▶ What you need to do
1. List the usernames of everyone who posted in the Schwinn forum thread.
2. Answer these questions from the Schwinn forum thread:
(a) On what date did detroitbike post?
(b) What price does bobcycles suggest the Cross bars speedos should bring?
(c) What seller name appears in the archived listing?

▶ Provided text
%%

# Record Price for this Schwinn item?



## bobcycles (Jan 6, 2018)

Someone made a strong offer.....

It's funny.....looking at collectible bicycle stuff on eBay... I see BMX handlebars,
hub sets from the 80's bringing this kind of money...

I think these bars are undervalued.... there is no comparison in scarcity and
pedigree to something like a 1930s Autocycle console and BMX parts from 
the 80s.......

Maybe the Cross bars speedos should be 10,000.00 and this was a wholesale buy...

http://rover.ebay.com/rover/1/711-5...0001&campid=5335809022&icep_item=142645800498


----------



## detroitbike (Jan 6, 2018)

Sold too cheap ...


----------



## tripple3 (Jan 7, 2018)

archived....
*SCHWINN SPEEDOMETER MOTORBIKE B6 EXCELSIOR -Antique Vintage*
*Seller information*
c210k (3106 )

%%

Dataset items:

%%

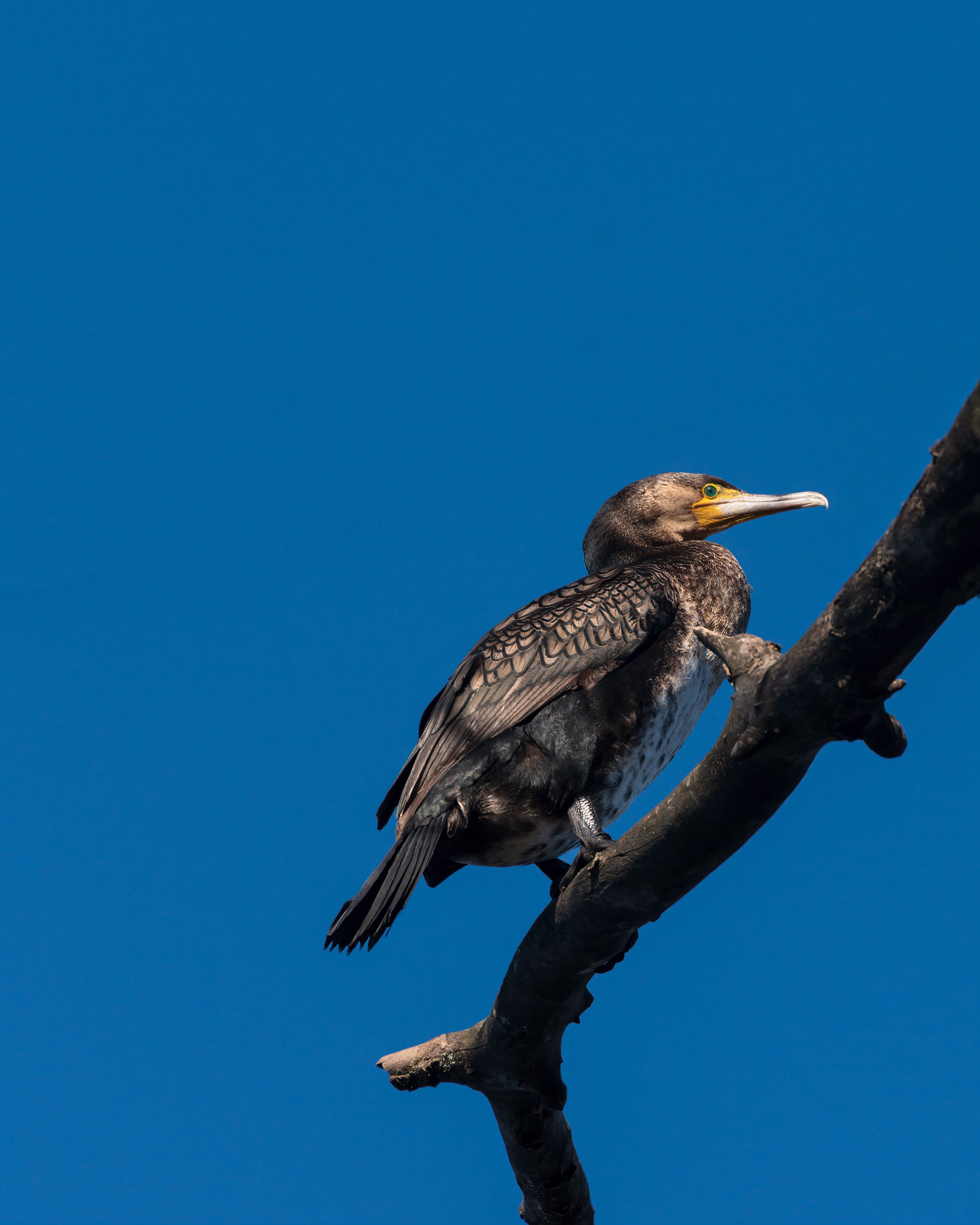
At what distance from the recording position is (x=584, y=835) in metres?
4.88

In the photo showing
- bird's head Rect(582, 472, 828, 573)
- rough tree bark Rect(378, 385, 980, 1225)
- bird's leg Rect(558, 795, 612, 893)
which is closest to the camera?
rough tree bark Rect(378, 385, 980, 1225)

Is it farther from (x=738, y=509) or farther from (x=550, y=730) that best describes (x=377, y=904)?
(x=738, y=509)

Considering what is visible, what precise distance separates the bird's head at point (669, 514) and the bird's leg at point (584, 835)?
196 cm

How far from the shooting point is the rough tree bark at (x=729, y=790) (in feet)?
9.36

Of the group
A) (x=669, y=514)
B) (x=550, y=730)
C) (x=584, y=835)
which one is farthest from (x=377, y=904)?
(x=669, y=514)

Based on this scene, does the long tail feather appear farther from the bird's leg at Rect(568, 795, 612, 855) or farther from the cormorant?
the bird's leg at Rect(568, 795, 612, 855)

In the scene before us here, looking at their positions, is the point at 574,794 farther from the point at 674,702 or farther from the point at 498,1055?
the point at 498,1055

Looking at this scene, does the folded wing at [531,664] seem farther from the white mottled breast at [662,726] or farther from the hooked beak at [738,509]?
the hooked beak at [738,509]

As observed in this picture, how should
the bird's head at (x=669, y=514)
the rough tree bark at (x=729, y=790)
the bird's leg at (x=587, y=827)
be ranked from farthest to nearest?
the bird's head at (x=669, y=514) < the bird's leg at (x=587, y=827) < the rough tree bark at (x=729, y=790)

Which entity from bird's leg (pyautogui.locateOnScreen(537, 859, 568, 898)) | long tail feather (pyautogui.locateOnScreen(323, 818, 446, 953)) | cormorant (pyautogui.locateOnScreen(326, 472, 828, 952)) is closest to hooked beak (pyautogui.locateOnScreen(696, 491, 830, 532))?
cormorant (pyautogui.locateOnScreen(326, 472, 828, 952))

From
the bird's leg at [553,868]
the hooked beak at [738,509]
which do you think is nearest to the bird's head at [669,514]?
the hooked beak at [738,509]

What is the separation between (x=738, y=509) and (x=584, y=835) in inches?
101

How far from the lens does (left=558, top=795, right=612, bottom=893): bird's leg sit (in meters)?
4.62

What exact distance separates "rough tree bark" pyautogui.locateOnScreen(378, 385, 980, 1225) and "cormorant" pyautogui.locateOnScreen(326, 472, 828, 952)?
1.72 feet
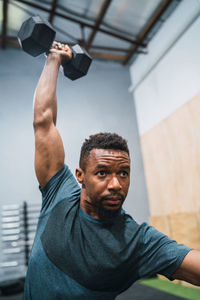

%%

▶ Answers by task
1.
bobcycles
detroitbike
tripple3

2.
(a) Jan 6, 2018
(b) 10,000.00
(c) c210k